Of all the stupid things to wish for, he found himself wishing the body next to him still had its head. At least that way he'd have a face to look at, something human to remind him of his hatred. Something to contrast to the Urza of his memories, the spoiled prince with the pretty wife and the school and the students who adored him. The quiet teen who spent more time in the tent at camp than out with the diggers, laughing and sharing stories. The boy who hadn't hesitated to throw himself tooth and nail at another kid for threatening his little brother their first day in the desert.

Mishra felt his cheeks grow warm and wet, and assumed it was just more blood. Had that really been so long ago, when they'd arrived at Tocasia's camp? When their father died? When Urza, in spite of himself, climbed that cliff and spent a quiet night comforting him under the stars? Had that really been Urza, the man who'd spent the better part of his life trying to kill him?

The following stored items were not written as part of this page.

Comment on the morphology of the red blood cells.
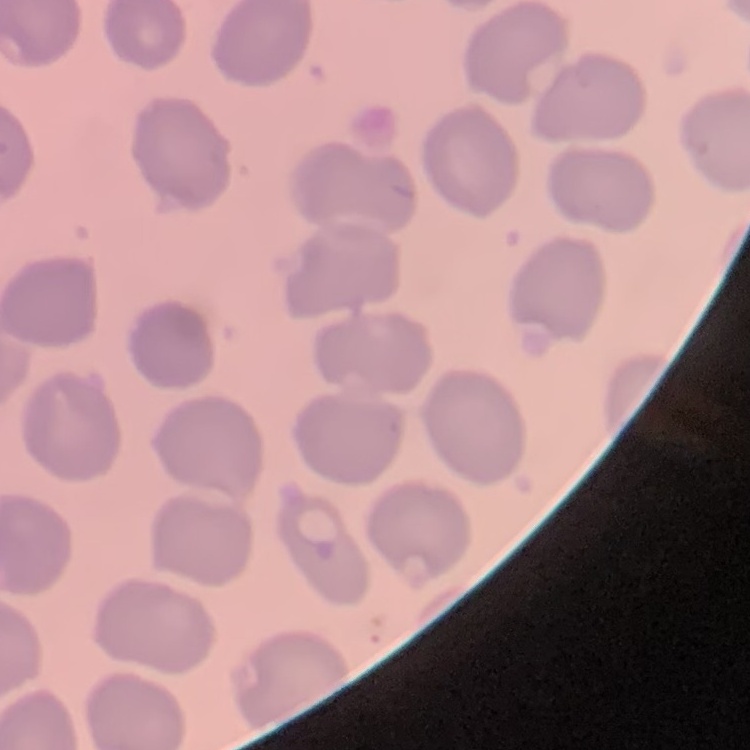

They show no rouleaux formation.

{
  "image_type": "square crop of a larger photomicrograph",
  "preparation": "thin peripheral smear",
  "stain": "Field's or Giemsa"
}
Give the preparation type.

.......But it hadn't been most of his life. Urza had spent thousands of years in perpetual godhood after their war, having chosen a new target for his hatred. Phyrexia. Even in the pit, Mishra had known what his intention was each time his brother had breached their walls. But now, in the darkness of the furthest sphere, he couldn't for the life of him figure out _why_. The Urza that saw his face hit the grinders was devoted entirely to Yawgmoth, but the one that had started the invasion had come with intent to kill. Why?

The first was obvious, he supposed. Of course Urza fell in love with Phyrexia after a moment of peace within it, who wouldn't? It was a sin Mishra himself could add to his list, his very first. It would have been nothing for Yawgmoth to take his brother fully after that. The real question was why he'd spent the last few thousand years beforehand trying to do the exact opposite. What had Phyrexia ever done to cause such a burning hatred within him? The same kind he had felt for him, his own brother-

It didn't hit him like a punch, but still left him winded. It made too much sense. But it also didn't make any sense at all. The brother he'd known couldn't have _possibly_ cared for him that much.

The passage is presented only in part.